Al escuchar estas palabras Lamita se había levantado y mirado hacia todos lados, nerviosa, tan sorprendida por ser de pronto el centro de atención.

– Siento no poder decir nada -dijo, después de que el presidente le hubiera hecho una seña-. En el archivo no se ha encontrado hasta ahora ninguna pista sobre las alfombras de cabellos. Eso no quiere decir que no la haya. El sistema de organización del archivo es un verdadero enigma para nosotros y el archivo, que abarca toda la época imperial, es gigantesco…
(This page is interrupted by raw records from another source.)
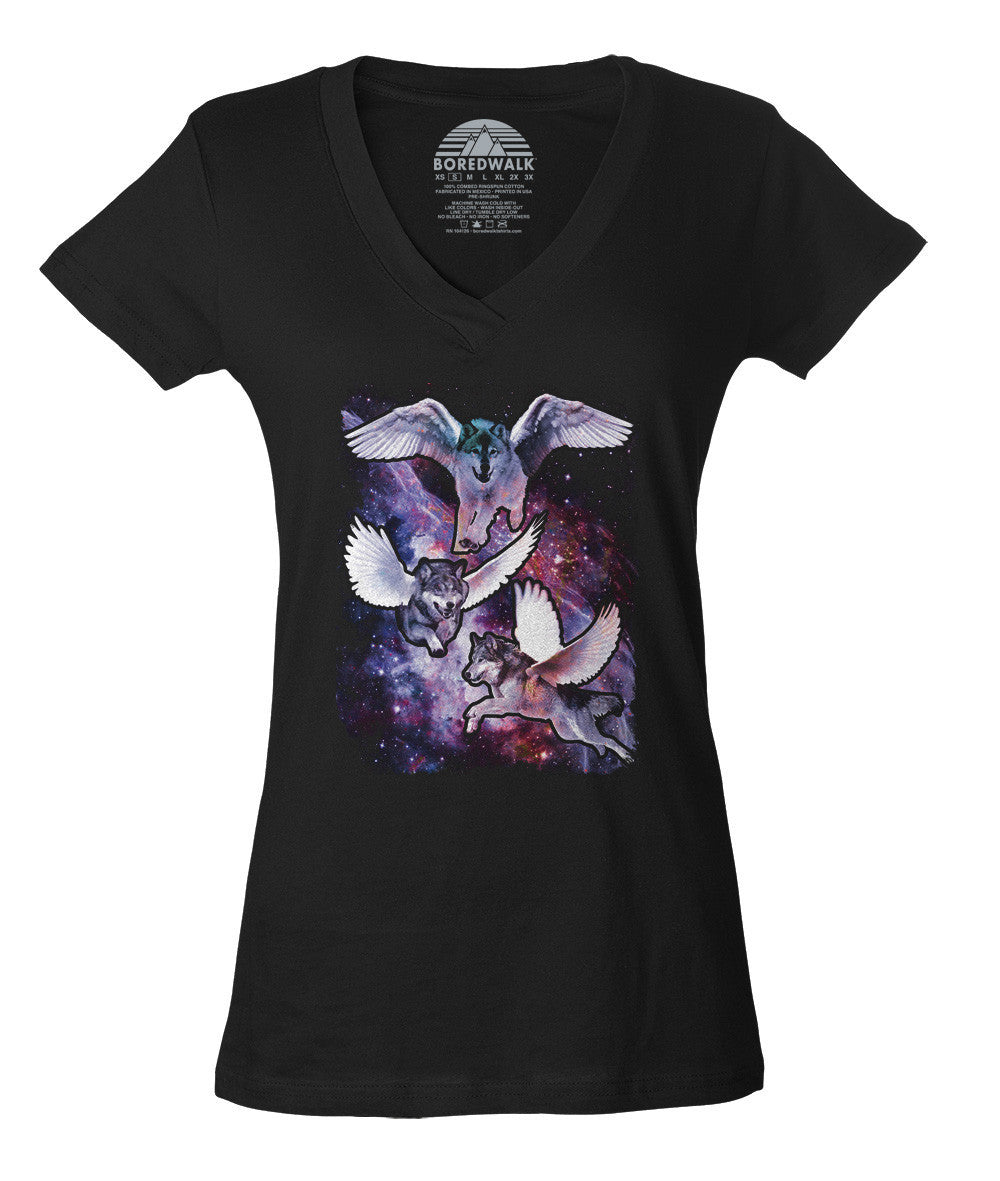 Women's Wolves With Wings in Space Vneck T-Shirt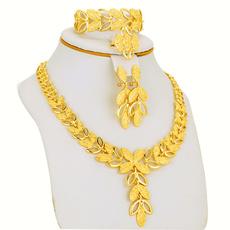 goldplated, 24kgoldplatedjewelryset, Jewelry, Gifts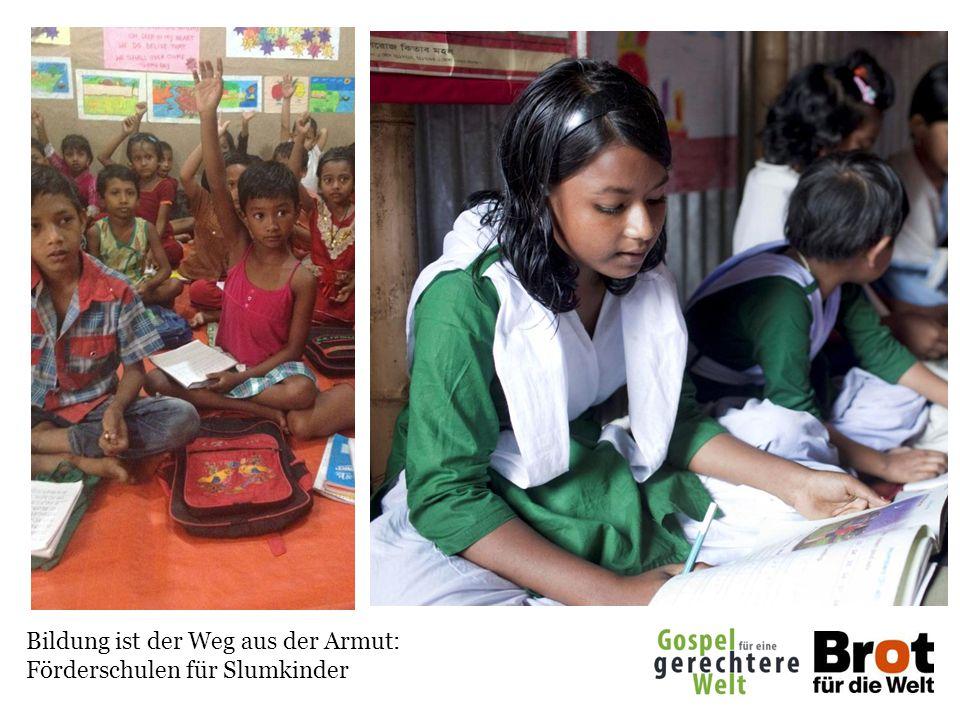 Bildung ist der Weg aus der Armut: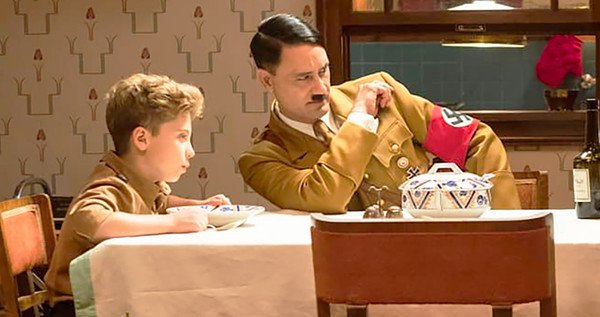 jojo-rabbit-taika-waititi-hitler-photo.jpg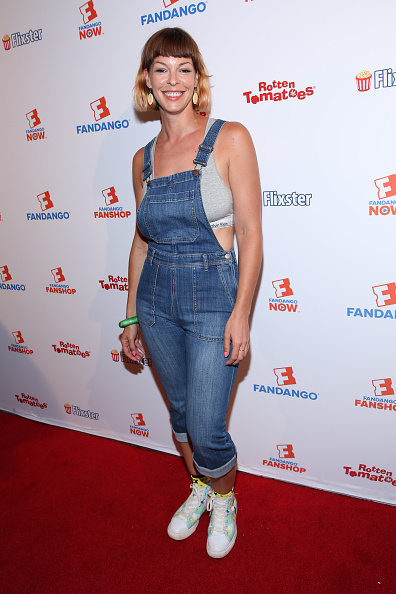 Celebration「Comic-Con International 2017 - Fandango Opening Night Party With Special Performance By Elle King - Arrivals」:写真・画像(0)[壁紙.com]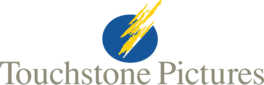 Touchstone Pictures logo.png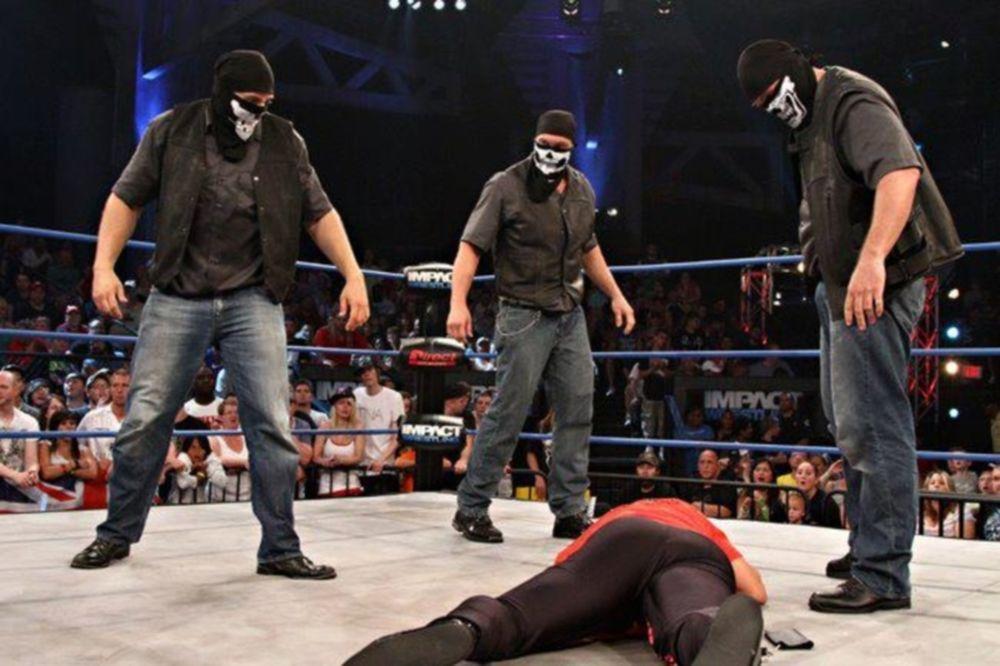 Τρεις παρείσακτοι στο Impact Wrestling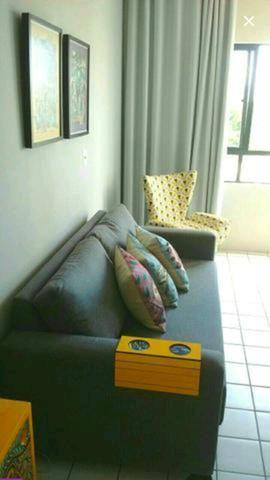 Alugo apartamento mobiliado em Boa Viagem/Recife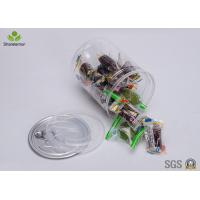China 360ml Safety Transparent Spice Sealed Jars for Food packaging on sale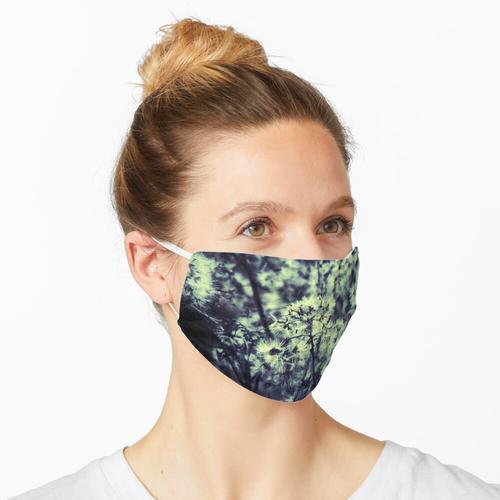 Flauschige Maske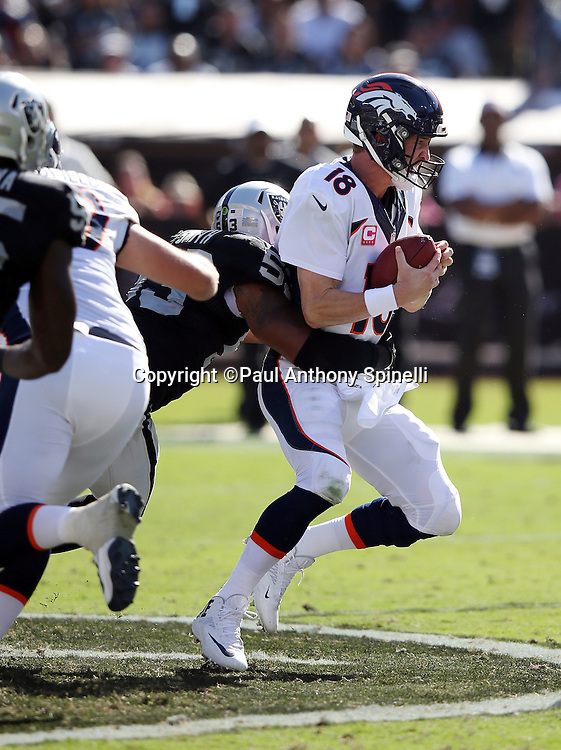 Denver Broncos quarterback Peyton Manning (18) gets sacked in the third quarter by Oakland Raiders outside linebacker Malcolm Smith (53) during the 2015 NFL week 5 regular season football game against the Oakland Raiders on Sunday, Oct. 11, 2015 in Oakland, Calif. The Broncos won the game 16-10. (©Paul Anthony Spinelli)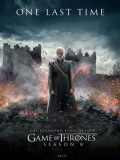se1809 : ซีรีย์ฝรั่ง Game Of Thrones Season 8 [ซับไทย] DVD 3 แผ่น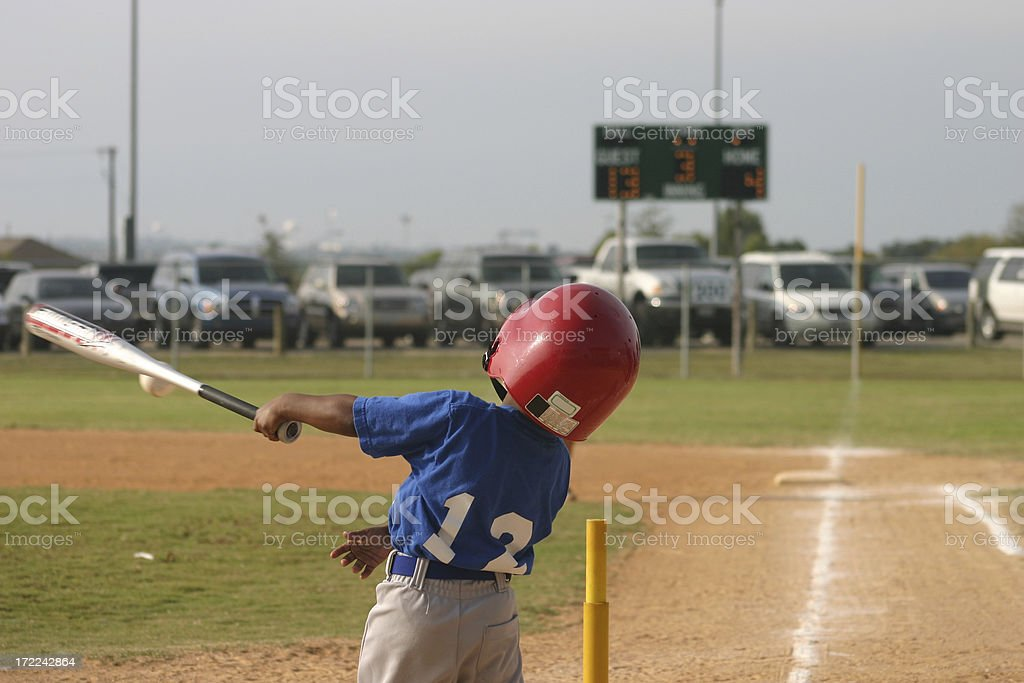 Home Run Swing royalty-free stock photo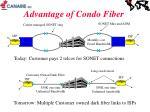 advantage of condo fiber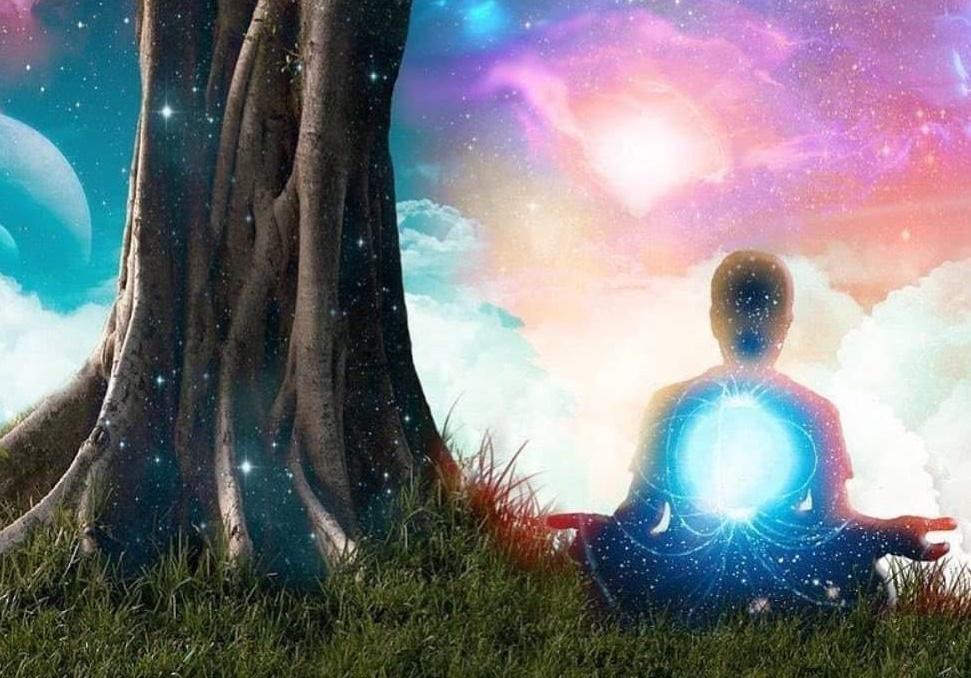 Tudatos Univerzum és spirituális tapasztalatok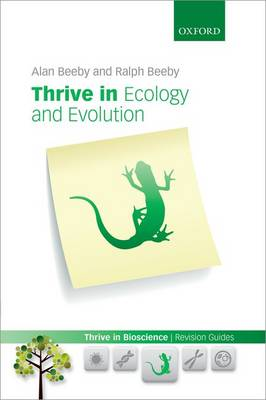 Thrive in Ecology and Evolution by Alan N. Beeby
– Lamita, está usted libre de toda otra tarea -le interrumpió el presidente-. Ocúpese sólo de este asunto hasta nueva orden.

Gracias, pensó Lamita con rabia, cuando se sentó de nuevo. Sola. Yo y el archivo. Colaboradores, eso es lo que tenía que haberme prometido.

– Nuestras reflexiones -continuó apresuradamente el viejo consejero- tienen que ocuparse del presente y del futuro. La población de Gheera tiene que recibir información, hay que acabar con la fe en el Emperador y hay que establecer un nuevo orden político. Puedo imaginarme que podría funcionar si, según el modelo de las provincias de Baquion y Tempesh-Kutaraan, transformásemos Gheera en una federación autónoma…

Lamita escuchó las discusiones políticas que siguieron sólo a medias. La política cotidiana no le interesaba. A ella le interesaban acontecimientos y procesos que yacían milenios atrás. Paseó con la imaginación por el archivo, intentó por milésima vez comprender el secreto de su organización, pero no se le ocurrió ninguna idea nueva. Se alegró cuando por fin terminó la sesión.

Borlid la interceptó antes de que pudiera abandonar la sala.

– Lamita, tengo que hablar un momento contigo.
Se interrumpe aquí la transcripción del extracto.